Zita Swoon : concert dansé en apesanteur

Étonnez-moi et emmenez-moi. Le rêve de tout spectateur, c’est sans doute de se poser dans un fauteuil un soir, sans trop savoir à quoi s’attendre, d’ouvrir en grand ses récepteurs pour en prendre plein les esgourdes et les mirettes. Sur la scène du Rive Gauche, cette mission était confiée mardi 18 octobre au groupe Zita Swoon et au danseur Simon Mayer de la compagnie Rosas. On allait pouvoir vérifier une fois de plus combien est inventive et surprenante cette filière scénique belge sur laquelle le théâtre stéphanais ouvre une bienveillante fenêtre depuis quelques saisons.
Or donc, comment qualifier ce concert dansé, promu par Stef Kamil Carlens l’un des plus brillants songwriter de sa génération, cofondateur naguère du mythique groupe dEUS. Formulons une hypothèse : avec Dancing With The Sound Hobbyist, nous sommes face à une tentative de dé-construction de l’idée même de concert pop-rock. Depuis les années 1970, les groupes et artistes mythiques se sont largement essayés à transcender ces moments de ferveur collective en allant vers le spectacle total, tirant souvent vers la mégalomanie. Ils ont cherché le salut de stades en festivals, portés par des foules hurlantes et chantantes.
Zita Swoon ne s’est jamais livré aux canons du genre, morceaux de trois minutes, couplet refrain, solo… Il est donc logique que sur scène le groupe propose une autre piste pour revisiter l’exercice obligé du concert. Drôlement plus risquée, autrement plus excitante. Tous les incontournables sont là : musiciens et chanteur au look improbable avec costume bleu électrique, chaussures fluo, pantalons et vestes à rayure, choristes plantureuses au déhanchement cadencé. Ce cadre posé, le groupe ouvre une porte dérobée et nous invite à le suivre pour un voyage à la destination inconnue, sans billet de retour en poche.
L’ouverture du spectacle place dans la lumière un danseur, et quel danseur ! Issu de la compagnie Rosas dont la réputation n’est plus à faire, Simon Mayer, collier de barbe et corps christique est tout à la fois électrique et électrisant, capable de faire chanter le sol par des frottements et glissades, mais aussi de virevolter au-dessus des instruments. Sa gestuelle est précise et déroutante, enchaînant les mouvements saccadés et violents à un lâcher prise du corps.
Les spectateurs hésitent.

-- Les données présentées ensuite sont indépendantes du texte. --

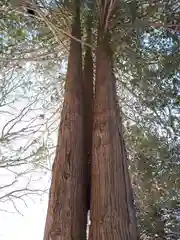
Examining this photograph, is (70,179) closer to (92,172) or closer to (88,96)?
(92,172)

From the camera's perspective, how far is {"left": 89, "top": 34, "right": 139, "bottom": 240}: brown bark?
1.41m

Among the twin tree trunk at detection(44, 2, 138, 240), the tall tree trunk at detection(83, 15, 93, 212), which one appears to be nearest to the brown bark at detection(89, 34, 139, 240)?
the twin tree trunk at detection(44, 2, 138, 240)

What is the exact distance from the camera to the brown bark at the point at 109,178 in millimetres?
1409

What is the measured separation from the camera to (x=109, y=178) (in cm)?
157

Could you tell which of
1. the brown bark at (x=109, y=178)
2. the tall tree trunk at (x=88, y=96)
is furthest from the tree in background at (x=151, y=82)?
the brown bark at (x=109, y=178)

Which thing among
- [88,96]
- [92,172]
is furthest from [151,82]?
[92,172]

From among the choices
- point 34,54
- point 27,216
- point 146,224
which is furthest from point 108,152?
point 34,54

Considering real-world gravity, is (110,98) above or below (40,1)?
below

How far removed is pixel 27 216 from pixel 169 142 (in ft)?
4.42

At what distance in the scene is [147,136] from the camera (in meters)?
3.04

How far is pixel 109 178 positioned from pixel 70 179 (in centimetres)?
19

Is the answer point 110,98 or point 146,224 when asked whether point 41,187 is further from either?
point 110,98

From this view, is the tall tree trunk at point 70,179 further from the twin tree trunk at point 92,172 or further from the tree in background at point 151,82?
the tree in background at point 151,82

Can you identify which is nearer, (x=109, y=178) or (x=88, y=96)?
(x=109, y=178)
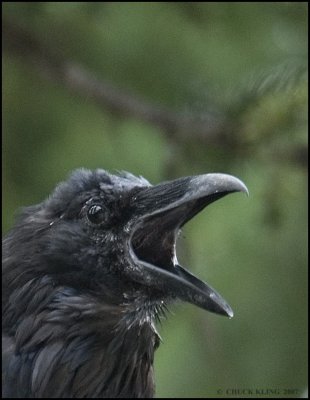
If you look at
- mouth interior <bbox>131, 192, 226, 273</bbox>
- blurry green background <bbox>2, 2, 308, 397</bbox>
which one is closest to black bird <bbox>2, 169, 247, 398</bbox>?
mouth interior <bbox>131, 192, 226, 273</bbox>

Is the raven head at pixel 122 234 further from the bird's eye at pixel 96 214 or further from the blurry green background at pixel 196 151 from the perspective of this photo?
the blurry green background at pixel 196 151

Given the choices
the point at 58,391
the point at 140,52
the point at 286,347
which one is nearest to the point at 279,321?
the point at 286,347

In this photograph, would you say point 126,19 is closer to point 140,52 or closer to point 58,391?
point 140,52

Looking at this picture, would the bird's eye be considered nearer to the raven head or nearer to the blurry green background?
the raven head

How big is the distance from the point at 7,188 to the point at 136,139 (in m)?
0.50

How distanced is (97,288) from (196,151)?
966mm

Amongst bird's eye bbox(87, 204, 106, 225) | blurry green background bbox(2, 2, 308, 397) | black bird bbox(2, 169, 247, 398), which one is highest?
blurry green background bbox(2, 2, 308, 397)

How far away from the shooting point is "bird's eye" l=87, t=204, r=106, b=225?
396 centimetres

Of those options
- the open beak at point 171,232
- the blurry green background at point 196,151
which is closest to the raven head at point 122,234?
the open beak at point 171,232

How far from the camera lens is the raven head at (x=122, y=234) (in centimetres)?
375

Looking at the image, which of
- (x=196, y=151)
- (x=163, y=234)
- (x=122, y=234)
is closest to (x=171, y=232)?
(x=163, y=234)

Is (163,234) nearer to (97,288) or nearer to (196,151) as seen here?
→ (97,288)

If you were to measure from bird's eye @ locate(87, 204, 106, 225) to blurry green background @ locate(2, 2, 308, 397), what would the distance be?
24.5 inches

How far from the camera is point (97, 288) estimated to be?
153 inches
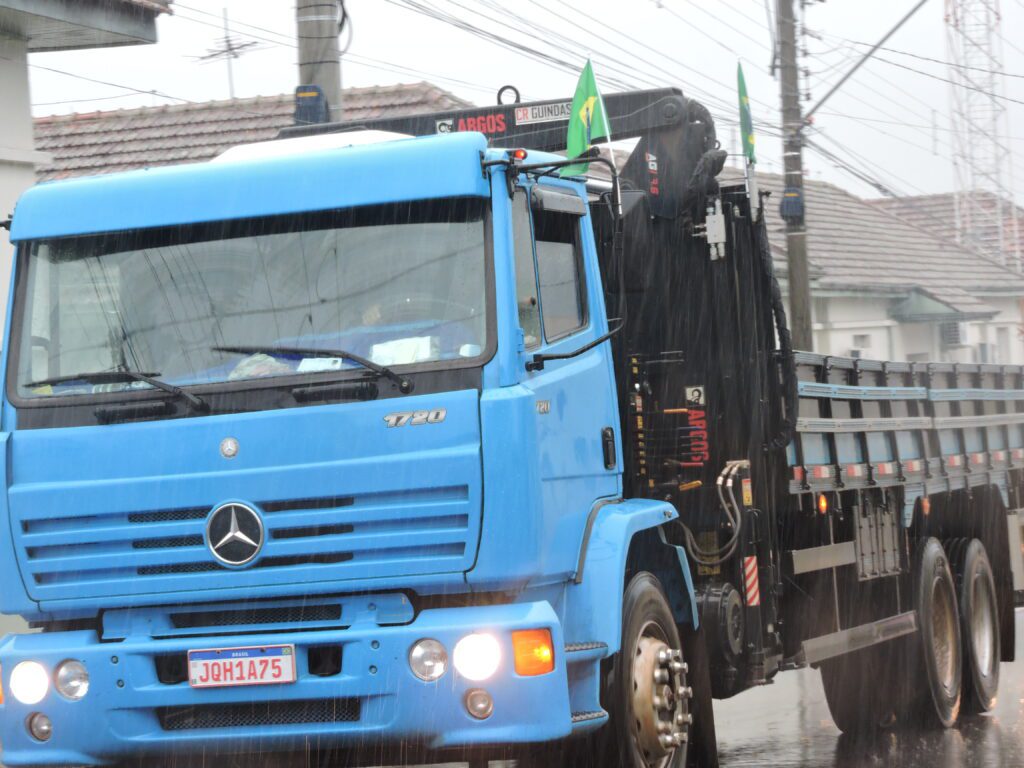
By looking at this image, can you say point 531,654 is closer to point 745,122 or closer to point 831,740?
point 745,122

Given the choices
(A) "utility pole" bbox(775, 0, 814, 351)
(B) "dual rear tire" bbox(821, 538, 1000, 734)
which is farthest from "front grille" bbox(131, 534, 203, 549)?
(A) "utility pole" bbox(775, 0, 814, 351)

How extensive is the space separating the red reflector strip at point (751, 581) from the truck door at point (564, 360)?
4.16 feet

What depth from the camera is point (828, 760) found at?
29.2 ft

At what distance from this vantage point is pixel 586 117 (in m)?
6.66

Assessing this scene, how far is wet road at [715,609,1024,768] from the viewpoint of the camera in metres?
8.76

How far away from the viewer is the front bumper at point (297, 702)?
5.47 m

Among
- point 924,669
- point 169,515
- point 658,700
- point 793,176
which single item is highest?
point 793,176

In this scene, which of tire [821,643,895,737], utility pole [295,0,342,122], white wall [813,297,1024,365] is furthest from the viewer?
white wall [813,297,1024,365]

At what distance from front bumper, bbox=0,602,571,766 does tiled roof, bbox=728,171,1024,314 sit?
21.2m

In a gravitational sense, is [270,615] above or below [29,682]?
above

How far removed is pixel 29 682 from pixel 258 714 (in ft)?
2.82

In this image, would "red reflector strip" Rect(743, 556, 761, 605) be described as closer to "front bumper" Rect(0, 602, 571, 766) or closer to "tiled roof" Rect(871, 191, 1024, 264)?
"front bumper" Rect(0, 602, 571, 766)

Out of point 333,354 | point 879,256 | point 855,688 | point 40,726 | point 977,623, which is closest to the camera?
point 333,354

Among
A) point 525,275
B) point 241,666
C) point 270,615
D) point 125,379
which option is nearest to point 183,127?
point 125,379
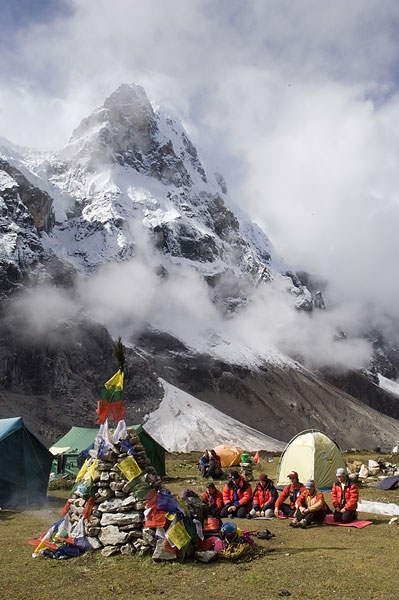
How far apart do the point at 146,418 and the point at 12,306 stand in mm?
44467

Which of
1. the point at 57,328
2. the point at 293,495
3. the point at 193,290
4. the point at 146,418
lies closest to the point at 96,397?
the point at 146,418

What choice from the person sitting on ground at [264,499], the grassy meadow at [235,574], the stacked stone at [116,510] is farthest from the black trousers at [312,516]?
the stacked stone at [116,510]

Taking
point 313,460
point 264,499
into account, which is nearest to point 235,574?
point 264,499

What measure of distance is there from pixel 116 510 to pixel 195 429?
294 feet

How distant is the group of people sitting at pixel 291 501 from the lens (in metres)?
15.0

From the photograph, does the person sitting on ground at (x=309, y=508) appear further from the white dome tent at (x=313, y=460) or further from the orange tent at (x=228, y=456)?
the orange tent at (x=228, y=456)

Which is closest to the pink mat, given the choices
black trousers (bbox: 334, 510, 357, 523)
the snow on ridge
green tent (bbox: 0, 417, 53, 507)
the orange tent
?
black trousers (bbox: 334, 510, 357, 523)

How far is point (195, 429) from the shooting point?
98.9 m

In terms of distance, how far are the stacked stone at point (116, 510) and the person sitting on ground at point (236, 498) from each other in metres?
4.82

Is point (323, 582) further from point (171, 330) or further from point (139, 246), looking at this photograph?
point (139, 246)

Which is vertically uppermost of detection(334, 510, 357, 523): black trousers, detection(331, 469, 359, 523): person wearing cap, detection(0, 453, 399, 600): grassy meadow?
detection(331, 469, 359, 523): person wearing cap

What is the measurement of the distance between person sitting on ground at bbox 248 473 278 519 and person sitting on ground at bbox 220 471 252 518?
295mm

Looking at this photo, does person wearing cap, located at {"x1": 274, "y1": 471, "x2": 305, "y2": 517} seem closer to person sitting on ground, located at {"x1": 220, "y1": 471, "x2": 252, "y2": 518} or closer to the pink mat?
person sitting on ground, located at {"x1": 220, "y1": 471, "x2": 252, "y2": 518}

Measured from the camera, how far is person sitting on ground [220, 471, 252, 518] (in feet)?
52.5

Sommes-nous au concert ou devant un spectacle de danse ? Du coup, faut-il applaudir après chaque morceau ou à la fin ? La salle tangue un moment avant de se laisser hypnotiser.
On comprend que la présence du danseur ne relève du "faire joli" ni d’une plate illustration du propos musical. Peu à peu, c’est l’ensemble de la performance qui prend une tournure singulière comme si les deux univers entraient en fusion : le danseur chante et joue de la guitare, les choristes sont aussi danseuses et instrumentistes, le chanteur et les musiciens dansent.

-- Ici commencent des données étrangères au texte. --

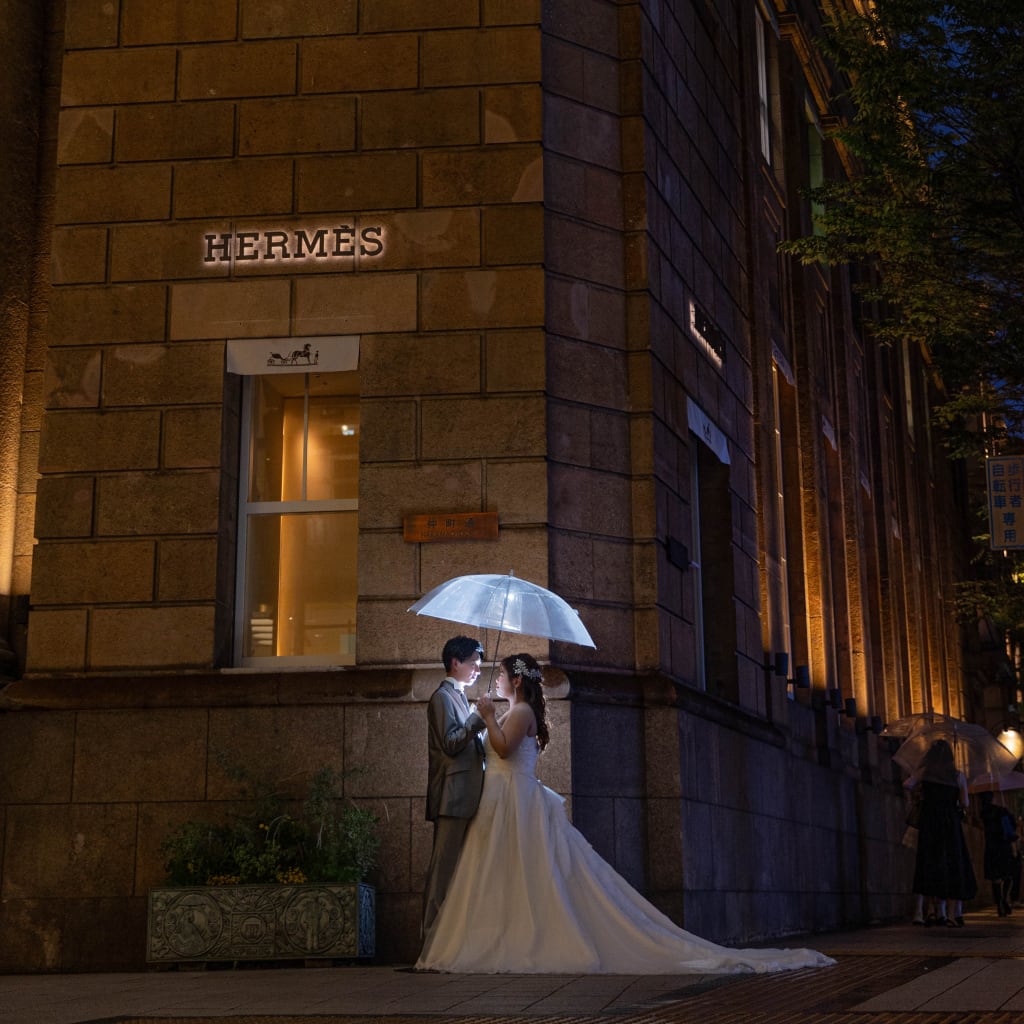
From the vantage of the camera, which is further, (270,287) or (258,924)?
(270,287)

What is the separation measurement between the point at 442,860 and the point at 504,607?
1.83 m

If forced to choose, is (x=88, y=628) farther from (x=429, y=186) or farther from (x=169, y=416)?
(x=429, y=186)

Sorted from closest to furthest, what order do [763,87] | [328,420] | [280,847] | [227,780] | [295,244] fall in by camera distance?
1. [280,847]
2. [227,780]
3. [295,244]
4. [328,420]
5. [763,87]

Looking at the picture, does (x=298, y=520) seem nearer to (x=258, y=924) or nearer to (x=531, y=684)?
(x=531, y=684)

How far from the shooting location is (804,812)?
20.2m

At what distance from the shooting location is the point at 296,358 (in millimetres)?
13820

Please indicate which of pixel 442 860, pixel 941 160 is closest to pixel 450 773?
pixel 442 860

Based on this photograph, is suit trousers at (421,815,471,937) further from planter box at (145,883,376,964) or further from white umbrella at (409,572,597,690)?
white umbrella at (409,572,597,690)

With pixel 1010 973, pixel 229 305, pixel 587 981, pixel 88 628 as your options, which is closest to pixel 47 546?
pixel 88 628

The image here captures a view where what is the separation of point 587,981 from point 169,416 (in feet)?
21.1

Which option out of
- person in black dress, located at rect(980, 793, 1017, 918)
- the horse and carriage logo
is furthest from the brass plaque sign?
person in black dress, located at rect(980, 793, 1017, 918)

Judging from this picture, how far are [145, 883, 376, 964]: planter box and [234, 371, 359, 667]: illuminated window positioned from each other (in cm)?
248

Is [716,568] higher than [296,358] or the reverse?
the reverse

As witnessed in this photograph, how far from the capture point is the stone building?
1291cm
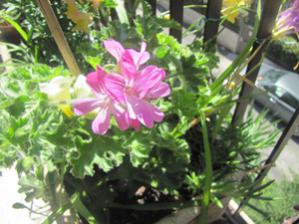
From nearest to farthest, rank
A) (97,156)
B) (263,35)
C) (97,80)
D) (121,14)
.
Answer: (97,80)
(97,156)
(263,35)
(121,14)

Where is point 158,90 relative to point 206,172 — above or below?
above

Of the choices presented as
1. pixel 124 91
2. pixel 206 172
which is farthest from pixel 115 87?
pixel 206 172

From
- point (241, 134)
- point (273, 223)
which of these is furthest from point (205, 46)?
point (273, 223)

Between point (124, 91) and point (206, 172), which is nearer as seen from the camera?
point (124, 91)

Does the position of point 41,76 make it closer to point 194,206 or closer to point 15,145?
point 15,145

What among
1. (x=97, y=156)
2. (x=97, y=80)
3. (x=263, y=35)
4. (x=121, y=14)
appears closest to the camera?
(x=97, y=80)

Sur le plan musical, le groupe méduse par sa liberté et ses audaces mélodiques portées par le talent de ses musiciens au "toucher" délicat et énergique qu’ils caressent un piano, effleurent un xylophone ou poussent une basse dans ses derniers retranchements. De plaines riantes en canyons vertigineux, de vallées brumeuses en plongées abyssales, ils offrent une succession de paysages musicaux traversés sans jamais revenir sur leurs pas. Dans cette fuite en avant, une surprise chasse l’autre : doux et lents instrumentaux, morceaux joués toutes guitares hurlantes, folk luxuriant porté par la voix nasale de Stef Kamil Carlens. Au final, pas moins d’une cinquantaine d’instruments sont ainsi mis en mouvement au fil des trouvailles de cet orchestre inspiré. Et l’on sort de là heureux et empli de la douce ivresse que procurent les voyages en apesanteur.